**Description of the task**. Reproduce the material below verbatim, beginning at the line that contains "What measure of" and continuing through the final line of the material.

Spatial reasoning material
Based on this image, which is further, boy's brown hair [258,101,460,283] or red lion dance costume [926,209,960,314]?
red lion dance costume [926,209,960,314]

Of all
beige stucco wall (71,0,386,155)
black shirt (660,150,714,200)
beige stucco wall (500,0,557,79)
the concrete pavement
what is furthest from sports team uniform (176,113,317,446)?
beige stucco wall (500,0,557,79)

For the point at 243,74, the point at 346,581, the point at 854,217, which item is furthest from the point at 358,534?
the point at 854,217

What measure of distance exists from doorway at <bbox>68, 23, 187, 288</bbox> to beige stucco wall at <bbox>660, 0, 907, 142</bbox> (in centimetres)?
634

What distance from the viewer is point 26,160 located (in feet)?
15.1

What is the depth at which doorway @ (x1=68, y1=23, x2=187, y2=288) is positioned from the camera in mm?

**Expected answer**.
What measure of distance exists from doorway at <bbox>68, 23, 187, 288</bbox> to beige stucco wall at <bbox>660, 0, 907, 142</bbox> (in centimetres)?
634

What distance from the viewer is point 26,160 located (in feet)?
15.1

What is the depth at which doorway @ (x1=68, y1=23, x2=187, y2=288) is positioned from the camera in mm?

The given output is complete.